Kesediaan untuk berkembang
Hanya sedikit orang yang mungkin ingat kisah yang kini banyak diberitakan tentang bagaimana kecelakaan fatal – di mana lengannya terjepit di pagar kawat berduri, menderita kerusakan saraf parah, dan kehilangan banyak darah – mengubah kehidupan Abhishek. Namun hanya sedikit orang yang mengetahui reaksi langsungnya.
“Setelah kecelakaan itu dia terbangun dan bertanya kepada ibunya: ‘Tolong jangan hentikan saya bermain hoki sekarang’,” kenang Shamsher Singh, pelatih masa kecil sekaligus guru bahasa Hindi Abhishek.
Abhishek memulai tahun-tahun awalnya di Sekolah Menengah Atas CZR di Sonipat, di bawah bimbingan pelatih yang tidak lazim di Singh, yang mengingat sikapnya yang sangat ketat terhadapnya setelah melihat bakatnya.
“Ketika dia masih muda, dia disiplin dan berbakat, tapi dia tidak selalu mengerti bahwa dia harus memanfaatkannya sebaik mungkin,” kata Singh, yang masih akrab dipanggil Abhishek sebagai ‘Masterji’. “Saya melatih pemain di levelnya, terkadang bahkan lebih baik, yang tidak mendapatkan peluang karena keadaan mereka. Yang spesial dari dia adalah begitu dia mendapat peluang, dia tidak pernah melihat ke belakang.

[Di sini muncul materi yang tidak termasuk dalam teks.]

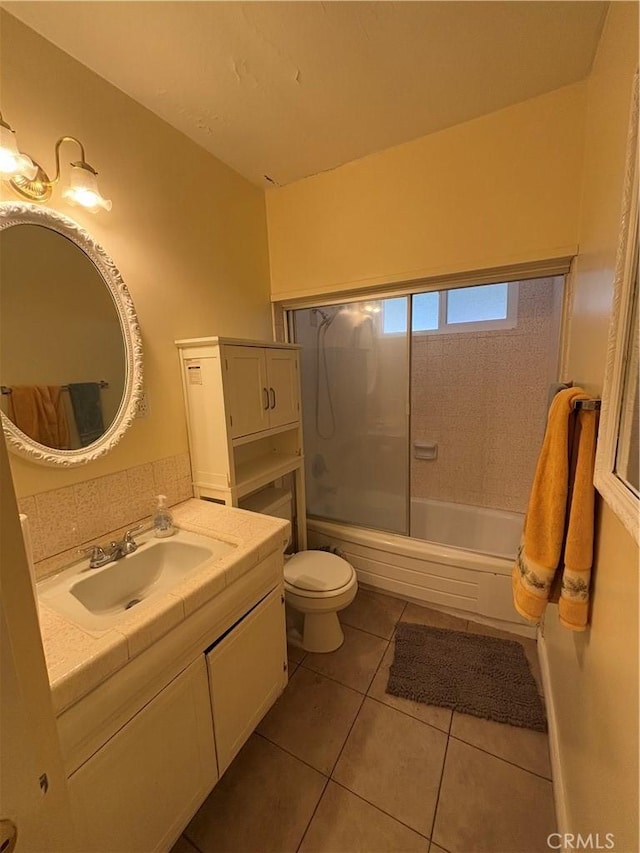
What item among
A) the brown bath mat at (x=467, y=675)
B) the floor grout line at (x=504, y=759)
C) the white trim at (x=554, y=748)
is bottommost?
the floor grout line at (x=504, y=759)

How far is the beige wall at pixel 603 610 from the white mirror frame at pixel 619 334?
0.10m

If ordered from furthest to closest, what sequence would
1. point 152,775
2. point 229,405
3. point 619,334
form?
1. point 229,405
2. point 152,775
3. point 619,334

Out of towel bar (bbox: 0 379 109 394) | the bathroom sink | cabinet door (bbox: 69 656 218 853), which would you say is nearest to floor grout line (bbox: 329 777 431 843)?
cabinet door (bbox: 69 656 218 853)

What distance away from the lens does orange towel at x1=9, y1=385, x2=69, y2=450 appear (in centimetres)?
107

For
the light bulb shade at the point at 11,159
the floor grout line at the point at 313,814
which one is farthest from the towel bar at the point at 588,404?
the light bulb shade at the point at 11,159

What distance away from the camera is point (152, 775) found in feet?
2.94

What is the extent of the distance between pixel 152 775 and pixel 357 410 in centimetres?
202

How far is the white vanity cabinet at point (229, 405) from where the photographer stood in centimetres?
153

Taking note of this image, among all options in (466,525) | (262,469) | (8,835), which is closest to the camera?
(8,835)

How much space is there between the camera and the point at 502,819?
3.61 feet

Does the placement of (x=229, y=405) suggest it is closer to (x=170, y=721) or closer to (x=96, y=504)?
(x=96, y=504)

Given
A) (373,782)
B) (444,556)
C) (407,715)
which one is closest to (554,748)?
(407,715)

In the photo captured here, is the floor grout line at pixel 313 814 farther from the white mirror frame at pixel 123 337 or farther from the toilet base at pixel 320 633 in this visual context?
the white mirror frame at pixel 123 337

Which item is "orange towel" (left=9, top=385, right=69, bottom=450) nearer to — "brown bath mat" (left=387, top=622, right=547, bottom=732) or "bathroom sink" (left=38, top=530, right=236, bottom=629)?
"bathroom sink" (left=38, top=530, right=236, bottom=629)
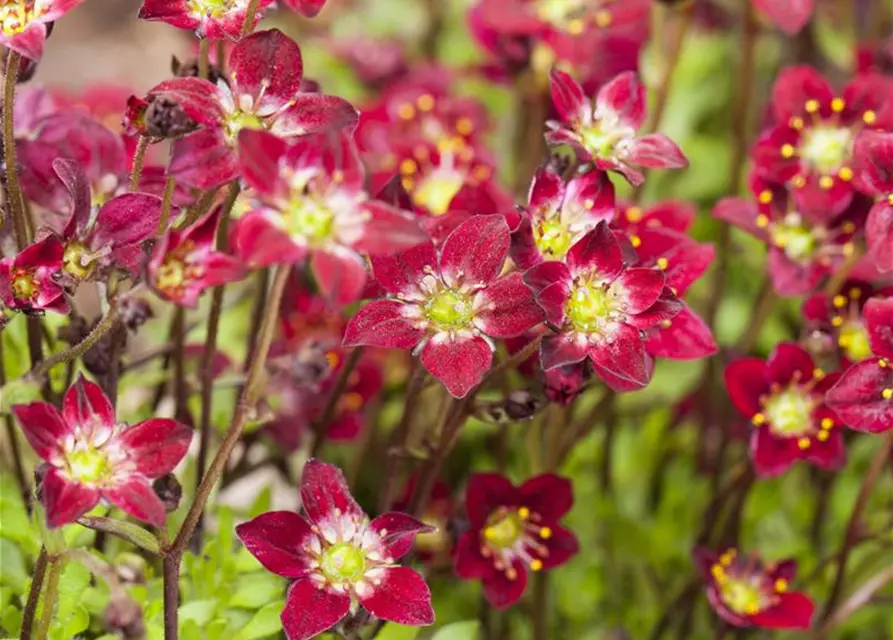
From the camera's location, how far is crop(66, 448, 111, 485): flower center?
0.63 meters

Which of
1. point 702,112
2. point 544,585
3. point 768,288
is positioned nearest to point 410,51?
point 702,112

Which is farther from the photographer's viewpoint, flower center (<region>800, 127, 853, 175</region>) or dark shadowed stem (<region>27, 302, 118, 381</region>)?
flower center (<region>800, 127, 853, 175</region>)

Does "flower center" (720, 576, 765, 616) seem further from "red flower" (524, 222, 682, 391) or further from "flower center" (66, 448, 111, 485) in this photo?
"flower center" (66, 448, 111, 485)

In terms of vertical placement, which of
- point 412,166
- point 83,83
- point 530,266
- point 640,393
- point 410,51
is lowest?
point 83,83

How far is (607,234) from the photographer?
0.67 m

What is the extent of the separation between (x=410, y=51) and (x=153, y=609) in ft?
3.50

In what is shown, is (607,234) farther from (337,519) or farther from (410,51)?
(410,51)

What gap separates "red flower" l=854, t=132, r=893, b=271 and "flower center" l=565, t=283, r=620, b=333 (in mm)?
183

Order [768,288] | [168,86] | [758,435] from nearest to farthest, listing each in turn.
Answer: [168,86] < [758,435] < [768,288]

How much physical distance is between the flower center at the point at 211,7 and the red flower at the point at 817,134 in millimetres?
448

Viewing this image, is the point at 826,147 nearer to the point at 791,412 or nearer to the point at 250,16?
the point at 791,412

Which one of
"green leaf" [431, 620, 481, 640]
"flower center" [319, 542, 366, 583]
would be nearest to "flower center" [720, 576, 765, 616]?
"green leaf" [431, 620, 481, 640]

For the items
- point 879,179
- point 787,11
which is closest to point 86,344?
point 879,179

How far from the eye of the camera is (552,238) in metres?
0.73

Menurut Singh, hal itu mungkin menjelaskan mengapa Abhishek begitu kritis terhadap diri sendiri. Dia pikir dia bisa terus berkembang. “Saya ingat dalam beberapa pertandingan pertama di TV dia merasa frustrasi. Saya bertanya kepadanya ada apa dan dia menjawab bahwa dia kecewa karena dia belum mencetak gol. Saya mencoba menjelaskan kepadanya bahwa dia berkontribusi dengan cara lain, bermain bagus bersama tim, tapi dia tidak menerima hal itu,” kata sang pelatih.
Salah satu hal yang membuatnya menjadi salah satu penyerang paling berbahaya di tim adalah keserbagunaannya. Oleh karena itu, Singh melihat perkembangan olahraganya dari awal hingga akhir. Menyebutnya sebagai “impian pelatih”.

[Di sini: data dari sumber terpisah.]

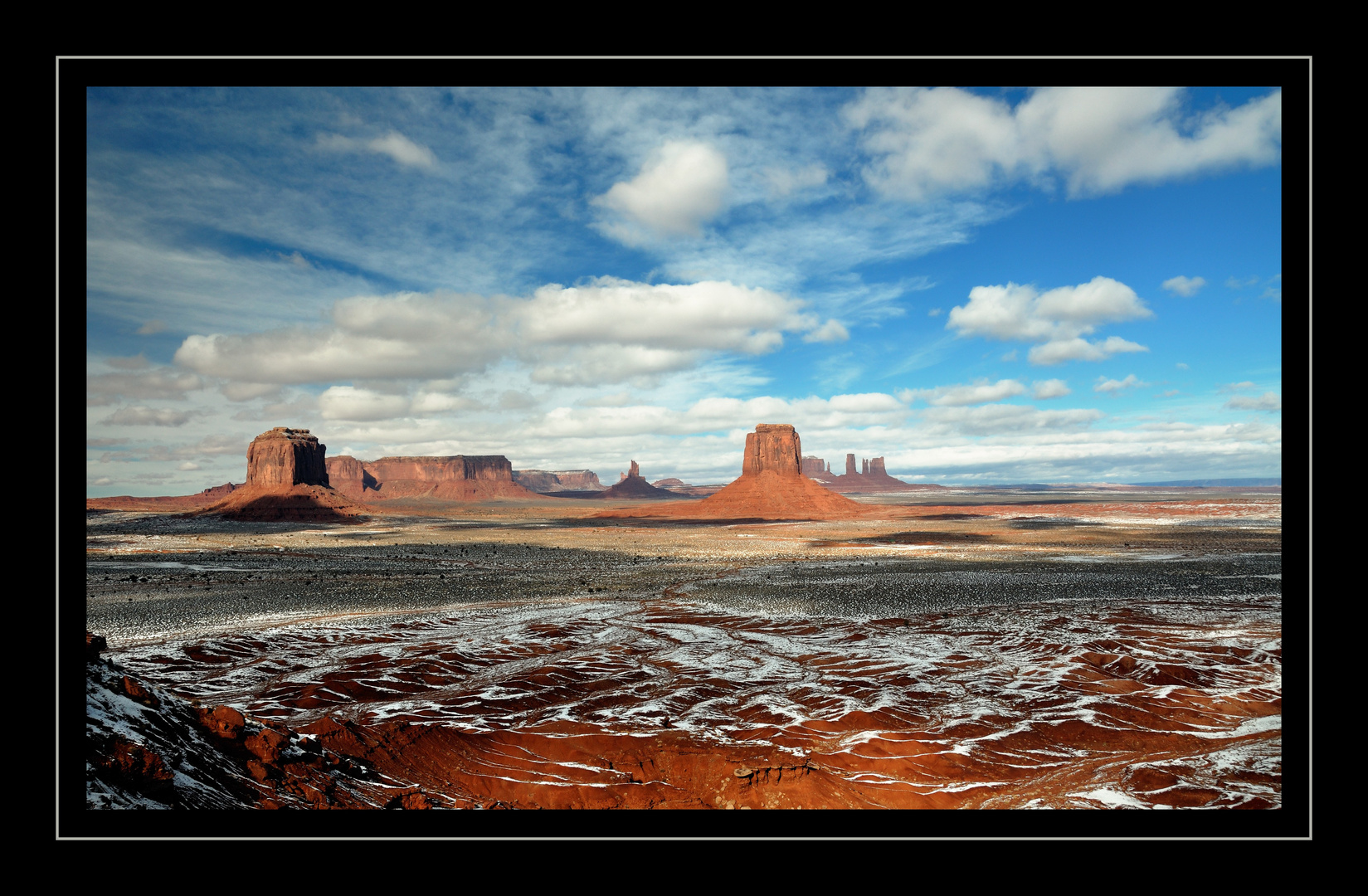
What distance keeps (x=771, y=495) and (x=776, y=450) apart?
12.1 m

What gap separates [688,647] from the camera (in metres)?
15.6

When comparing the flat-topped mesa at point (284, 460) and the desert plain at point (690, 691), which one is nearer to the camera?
the desert plain at point (690, 691)

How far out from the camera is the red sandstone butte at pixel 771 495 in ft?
334

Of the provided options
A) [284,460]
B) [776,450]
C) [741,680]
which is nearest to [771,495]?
[776,450]

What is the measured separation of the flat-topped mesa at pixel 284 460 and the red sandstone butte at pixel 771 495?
61.7 meters

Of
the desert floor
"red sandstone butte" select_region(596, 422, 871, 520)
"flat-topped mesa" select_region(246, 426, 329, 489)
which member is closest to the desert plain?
the desert floor

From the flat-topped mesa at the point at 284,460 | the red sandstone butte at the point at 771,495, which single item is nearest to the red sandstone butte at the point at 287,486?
the flat-topped mesa at the point at 284,460

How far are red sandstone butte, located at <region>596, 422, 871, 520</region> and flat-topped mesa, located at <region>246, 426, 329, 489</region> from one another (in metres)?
61.7

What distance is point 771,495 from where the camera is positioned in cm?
10919

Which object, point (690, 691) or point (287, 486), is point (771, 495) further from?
point (690, 691)

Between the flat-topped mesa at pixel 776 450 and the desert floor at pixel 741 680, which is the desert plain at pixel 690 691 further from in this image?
the flat-topped mesa at pixel 776 450
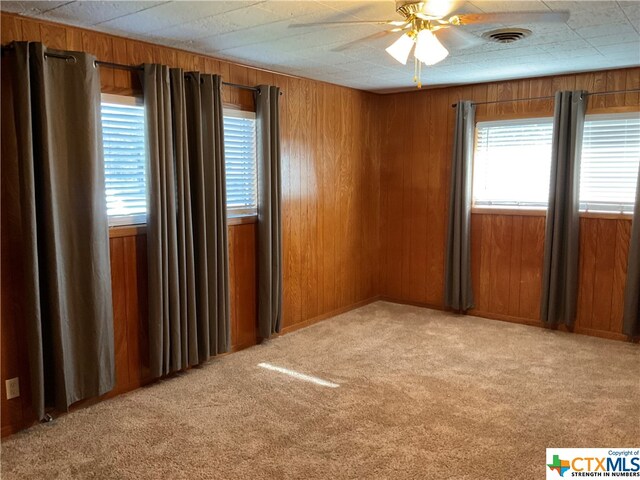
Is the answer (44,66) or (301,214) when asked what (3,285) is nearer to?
(44,66)

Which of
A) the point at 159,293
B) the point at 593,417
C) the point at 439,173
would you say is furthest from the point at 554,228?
the point at 159,293

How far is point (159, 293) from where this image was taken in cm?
339

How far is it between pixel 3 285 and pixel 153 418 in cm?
112

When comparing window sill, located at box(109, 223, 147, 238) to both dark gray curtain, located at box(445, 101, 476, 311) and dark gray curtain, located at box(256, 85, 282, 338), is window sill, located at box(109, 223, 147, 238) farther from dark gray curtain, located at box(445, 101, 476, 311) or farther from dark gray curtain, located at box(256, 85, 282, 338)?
dark gray curtain, located at box(445, 101, 476, 311)

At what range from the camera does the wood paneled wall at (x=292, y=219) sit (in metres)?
2.93

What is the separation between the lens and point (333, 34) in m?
3.10

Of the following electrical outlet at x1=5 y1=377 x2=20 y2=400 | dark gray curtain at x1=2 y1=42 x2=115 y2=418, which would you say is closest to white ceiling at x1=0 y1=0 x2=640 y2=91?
dark gray curtain at x1=2 y1=42 x2=115 y2=418

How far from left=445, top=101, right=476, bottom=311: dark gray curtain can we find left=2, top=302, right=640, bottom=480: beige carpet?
876mm

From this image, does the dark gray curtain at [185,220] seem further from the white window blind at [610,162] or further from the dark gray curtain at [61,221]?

“Hoki hari ini adalah tentang mencetak gol dengan sentuhan, rebound, dan bola mati, memenuhi lingkaran. Abhishek tidak bermain seperti itu,” katanya. “Di masa mudanya, dia adalah seorang penggiring bola yang hebat (dibandingkan dengan Shahbaz Ahmed yang hebat dari Pakistan) dan mampu melewati banyak lawan. Dia bisa lolos dan menguasai bola. Berbeda dengan anak-anak lain, dia tidak pernah takut pada D. Kini, dia telah menerima gayanya. Dia adalah kombinasi sempurna antara generasi lama dan baru.”
Jadi, tidak mengherankan jika Fulton ingin membangun serangannya berdasarkan keterampilan Abhishek bersama dengan kehebatan Harmanpreet dan intervensi lini tengah yang penting dari Manpreet Singh. Dia atau penerusnya, Abhishek juga ingin generasi pemain berikutnya memiliki ciri-ciri mentalitas yang sama.
“Saat saya pulang (di Sonipat), saya merasakan pencapaian ini sangat besar. Keluarga dan teman-teman berkumpul untuk menyambut saya dan merayakannya. Saya bertemu Masterji dan dia juga sedikit emosional,” kata Abhishek. “Tetapi saya harus menjadi lebih baik jika saya ingin berbuat lebih baik untuk tim.”